— 提示本文 —
__________________________________________________

第21回:Hong Kong (10)更新日2006/05/18
香港島でまだやり残していることといえば、ビクトリア・ピークへ登ってそこからの夜景を眺めることだ。行きはポストカードなどに必ず登場する、急勾配をのろのろと登っていくピークトラムを使って中腹にある展望台へ向かい、日が暮れる前に山の頂上まで歩いて登った。
そこにはかつて英国総統府の熱帯病患者の為の病院があったらしいのだが、現在では特に何ということもないベンチが置いてあるだけの展望台があり、人影もまばらだった。その地に立っている観光客向けのボードには、香港近海で活躍した英国海兵隊達の中には、この地特有の熱帯性の奇病にかかる者が多く、このビクトリアピークにある避暑地は彼らの休息に必須の施設であったとあった。
しかしどちらにせよここは亜熱帯の地、たとえ少しくらい標高の高い所へ避難したからといって、彼らの多くは完治することはなかったのだ。そして台風でこの施設の大半が吹き飛ばされて以降は、期待したほどの効果も得られなかったために放棄されることになった。日の沈むことのないとまで喩えられた大英帝国も、この地の暑さには相当梃子摺ったようだ。
頂上へは車道を利用して、自家用車やタクシーで来る人も少しはいたのだが、途中の歩行者用の山道では西欧人男性と一度すれ違っただけで他には誰もいないという寂しさに、まだまだアメリカ生活で身についた、周りに人影がないことに対する恐怖をひしひしと感じた。
こういう感覚は日本にいた時にはそれほど意識したことのないものだ。山道を下った山の中腹には、もう少し整備された遊歩道があり、のんびりと散歩する地元民や、ここから眺められる夜景を求める観光客の姿が多く見られた。
たしかに多くの観光客が来るだけの事はあり、摩天楼と遠くに煌くネオンの明かり、湾を忙しく行き来するフェリーの影は、どれだけ眺めても見飽きるものではなかった。
帰りはローカルバスに乗って山を下り、街中から住宅地がある山の中腹までを繋ぐ通勤用の世界一長いエスカレーターに乗って、香港島側の夜の街ランカイホンへ向かった。
ここはカオルーンの夜の街のように庶民的な顔ではなく、洗練されたカフェやクラブが軒を並べ、客層もその多くが香港島で働く西洋人ビジネスマンが中心だ。こういう風に、いろんな顔を一度に楽しめるのが、香港らしいところであり、楽しみであるといえる。

__________________________________________________

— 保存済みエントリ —
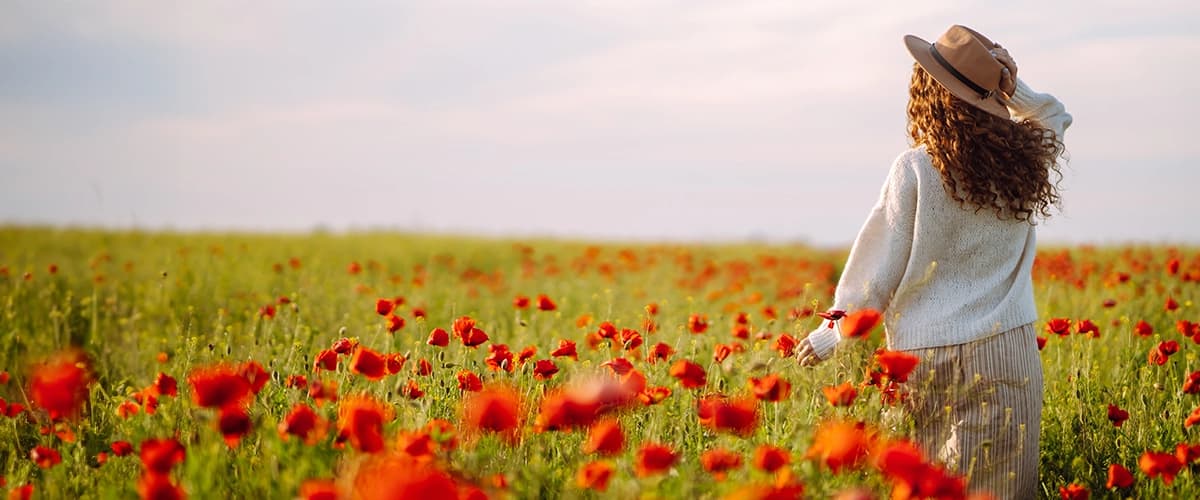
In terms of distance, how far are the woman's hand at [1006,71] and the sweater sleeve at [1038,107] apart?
283 mm

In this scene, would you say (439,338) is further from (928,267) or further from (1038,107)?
(1038,107)

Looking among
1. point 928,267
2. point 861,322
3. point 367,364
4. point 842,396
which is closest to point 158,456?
point 367,364

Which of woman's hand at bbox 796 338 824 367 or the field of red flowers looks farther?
woman's hand at bbox 796 338 824 367

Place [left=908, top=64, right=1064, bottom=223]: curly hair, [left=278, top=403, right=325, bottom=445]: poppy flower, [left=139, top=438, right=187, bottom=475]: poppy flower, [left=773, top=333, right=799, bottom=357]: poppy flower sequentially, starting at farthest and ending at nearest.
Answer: [left=773, top=333, right=799, bottom=357]: poppy flower
[left=908, top=64, right=1064, bottom=223]: curly hair
[left=278, top=403, right=325, bottom=445]: poppy flower
[left=139, top=438, right=187, bottom=475]: poppy flower

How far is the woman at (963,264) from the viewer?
312 cm

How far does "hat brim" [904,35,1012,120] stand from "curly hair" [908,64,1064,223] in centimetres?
3

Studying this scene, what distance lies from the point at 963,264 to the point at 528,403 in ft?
5.37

__________________________________________________

— 作業項目 1 —
本文の「帰りはローカルバスに乗って山」から「あり、楽しみであるといえる。」までの部分を、一字も変えずに書き写してください。
— 作業項目 2 —
本文の内容を2文でまとめてください。
エントリは本文とは別の資料です。

— 解答 1 —
帰りはローカルバスに乗って山を下り、街中から住宅地がある山の中腹までを繋ぐ通勤用の世界一長いエスカレーターに乗って、香港島側の夜の街ランカイホンへ向かった。
ここはカオルーンの夜の街のように庶民的な顔ではなく、洗練されたカフェやクラブが軒を並べ、客層もその多くが香港島で働く西洋人ビジネスマンが中心だ。こういう風に、いろんな顔を一度に楽しめるのが、香港らしいところであり、楽しみであるといえる。

— 解答 2 —
香港島のビクトリア・ピークにピークトラムで中腹の展望台まで登り、日が暮れる前に頂上まで歩いた後、中腹の遊歩道から摩天楼やネオン、フェリーの夜景を眺めた。帰りはローカルバスと世界一長いエスカレーターを乗り継ぎ、洗練されたカフェやクラブが並び西洋人ビジネスマンの客が多い夜の街ランカイホンへ向かった。